Interest Rates and National Debt
The Federal Reserve has been under considerable pressure to provide details for just how it will control all the excess liquidity that it has created through quantitative easing. The Fed’s balance sheet, which can roughly be thought of as a proxy for the potential money supply, is almost 2.4 times the size it was in 2007. Last month I discussed how excess bank reserves have skyrocketed to nearly $1.7 trillion after having historically averaged near zero since the inception of the Federal Reserve. The Fed has argued that it will be able to slowly raise interest rates and carefully reign in those excess funds to prevent rampant inflation. This is something that has never in history been accomplished, so there is no clear roadmap for how to do this successfully, but for argument’s sake, let’s assume that the Fed is indeed capable. The question then becomes, “How will rising interest rates affect the economy and investing?” One of the largest impacts of rising interest rates will be on the financials of the federal government. The chart above shows the U.S. National Debt from 1950 to 2012 (left hand axis) and the annual deficit/surplus (right hand axis). The current national debt is over $16 trillion. Over the past 5 years, the annual deficit has averaged $1.4 trillion. The national debt as a percent of GDP is almost double what it was in 2007. The annual deficit is 9 times the size it was in 2007. The recent sequester cuts sent D.C. into apoplectic fits with dire warnings of impending doom, however those “cuts”, according to the Congressional Budget Office, represented a decrease in the amount of spending increase that is less than the total increase, which means there will still be an increase in net spending after the sequester, (see Congressional Budget Office “Final Sequestration Report for Fiscal Year 2013” published March 2013). Given the emotional hoopla and doomsday rhetoric, it is reasonable to assume that the current level of deficit spending is unlikely to decrease significantly anytime soon.
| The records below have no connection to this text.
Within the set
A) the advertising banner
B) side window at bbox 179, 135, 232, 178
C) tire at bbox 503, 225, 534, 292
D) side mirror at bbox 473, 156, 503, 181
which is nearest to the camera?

The current 10 year Treasury interest rate is about 1.8%. It reached its lowest level in July 2012 at 1.53% and the highest rate was 15.32% in September 1981 when Paul Volker put the kibosh on inflation. The historical average rate has been about 4.6%. The current annual interest payment on the debt is just over $220 billion. If interest rates were to rise to only the historical average of 4.6%, that would be an increase of 2.8%, which would be an increase of nearly $110 billion, if we assume for simplicity that all the new issuance is a 10 year terms. (The reality is that some would be shorter term, some would be longer, and this is just meant to give an approximation to illustrate the magnitude of the impact.) That means interest expense on the debt would increase a whopping 50% in the next year. If the deficit spending continued at about the same rate for the next 6 years, annual debt interest payments would become the government’s costliest expense by 2020. For every year that we continue to deficit spend, increasing the national debt, the magnitude of the impact of rising interest rates increases.
That puts the Federal Reserve into quite a pickle if the economy does in fact gets some legs and inflation ignites. Don’t raise rates and face punishing inflation. Raise rates and D.C. is going to be put under even more pressure to reduce spending. No wonder Chairman Ben Bernanke has been giving subtle indications that he isn’t keen on yet another term as Chairman!